West Ham are poised to call time on Andy Carroll’s injury-plagued career in east London and will put him up for sale when the transfer window reopens in January, according to reports in the Daily Mail.
Newcastle – 27/10 to beat Stoke in their next outing – are said to be interested in taking him back, but will only pay £8m and will demand he drops his alleged £85,000-a-week wages.
It seems unlikely taking such a financial hit would appeal to the player, while selling at a sizeable loss doesn’t seem necessary, especially considering how much Carroll has to offer the Hammers.

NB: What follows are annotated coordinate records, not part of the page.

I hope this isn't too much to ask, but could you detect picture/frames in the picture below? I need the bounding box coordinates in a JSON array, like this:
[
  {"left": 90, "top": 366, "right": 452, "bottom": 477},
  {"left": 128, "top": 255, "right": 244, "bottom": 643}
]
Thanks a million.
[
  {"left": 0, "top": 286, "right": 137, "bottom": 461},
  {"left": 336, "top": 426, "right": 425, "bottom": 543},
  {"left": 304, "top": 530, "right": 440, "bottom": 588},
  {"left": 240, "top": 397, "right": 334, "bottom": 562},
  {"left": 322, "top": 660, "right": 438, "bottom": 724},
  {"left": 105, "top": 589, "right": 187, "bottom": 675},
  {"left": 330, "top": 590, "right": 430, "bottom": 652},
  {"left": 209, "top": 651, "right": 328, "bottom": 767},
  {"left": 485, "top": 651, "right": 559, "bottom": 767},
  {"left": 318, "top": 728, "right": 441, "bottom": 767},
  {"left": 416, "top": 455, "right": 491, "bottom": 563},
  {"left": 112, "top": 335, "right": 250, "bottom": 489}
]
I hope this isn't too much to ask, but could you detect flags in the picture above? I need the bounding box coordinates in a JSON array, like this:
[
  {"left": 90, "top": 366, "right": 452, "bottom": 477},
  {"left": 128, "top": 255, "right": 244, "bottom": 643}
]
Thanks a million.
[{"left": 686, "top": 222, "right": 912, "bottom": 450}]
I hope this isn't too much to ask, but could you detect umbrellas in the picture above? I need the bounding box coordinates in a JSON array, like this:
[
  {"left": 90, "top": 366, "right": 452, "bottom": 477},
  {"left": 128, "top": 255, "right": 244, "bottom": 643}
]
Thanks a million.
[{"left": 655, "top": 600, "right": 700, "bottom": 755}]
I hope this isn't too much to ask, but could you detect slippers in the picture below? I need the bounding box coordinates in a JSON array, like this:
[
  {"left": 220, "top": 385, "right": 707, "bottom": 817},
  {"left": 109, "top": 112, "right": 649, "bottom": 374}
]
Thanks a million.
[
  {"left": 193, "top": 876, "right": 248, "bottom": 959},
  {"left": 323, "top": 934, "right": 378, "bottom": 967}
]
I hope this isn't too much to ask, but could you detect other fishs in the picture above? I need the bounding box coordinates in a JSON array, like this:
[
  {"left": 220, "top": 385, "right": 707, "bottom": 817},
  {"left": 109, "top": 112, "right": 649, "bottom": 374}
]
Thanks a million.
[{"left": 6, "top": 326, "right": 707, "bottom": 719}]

His seemingly endless amount of injury setbacks are frustrating, but he made over 25 league appearances in three straight seasons before moving to Upton Park.
A 24-game campaign in his first year with Sam Allardyce’s snapped this streak, but he demonstrated how valuable his unique approach to forward play is during this spell.
His haul of seven goals in the 2012/13 season was hardly prolific, but the fact that West Ham managed just 44 provides minor mitigation.
When the four assists he made are factored into the equation, Carroll’s direct involvement in Irons goals rises to 11, meaning he was responsible for a quarter of their tally.
In truth, this could’ve been much higher had Allardyce not adopted his safety-first approach, which often left the Gateshead battering ram isolated up top.
The expansive, more attack-minded strategy the jowly gaffer has been bullied into deploying would furnish Carroll with far more opportunities to score and create goals.
There’s plenty more to his game than the roughhousing, hustle and bustle that he’s famed for too.
In the campaign in question – the last in which Carroll dodged the sick bay for long periods – he averaged 1.4 key passes per match.
This may not sound like much (David Silva of Manchester City averaged 3.3, for example) but when you consider that Carroll completed a little over 60 per cent of his passes per outing it reads as a relatively impressive stat.
It indicates that when he does find a teammate, they tend to be in dangerous positions.
So with West Ham looking for an identity re-design into something more marketable, selling such a prominent threat of goals for little simply doesn’t make sense.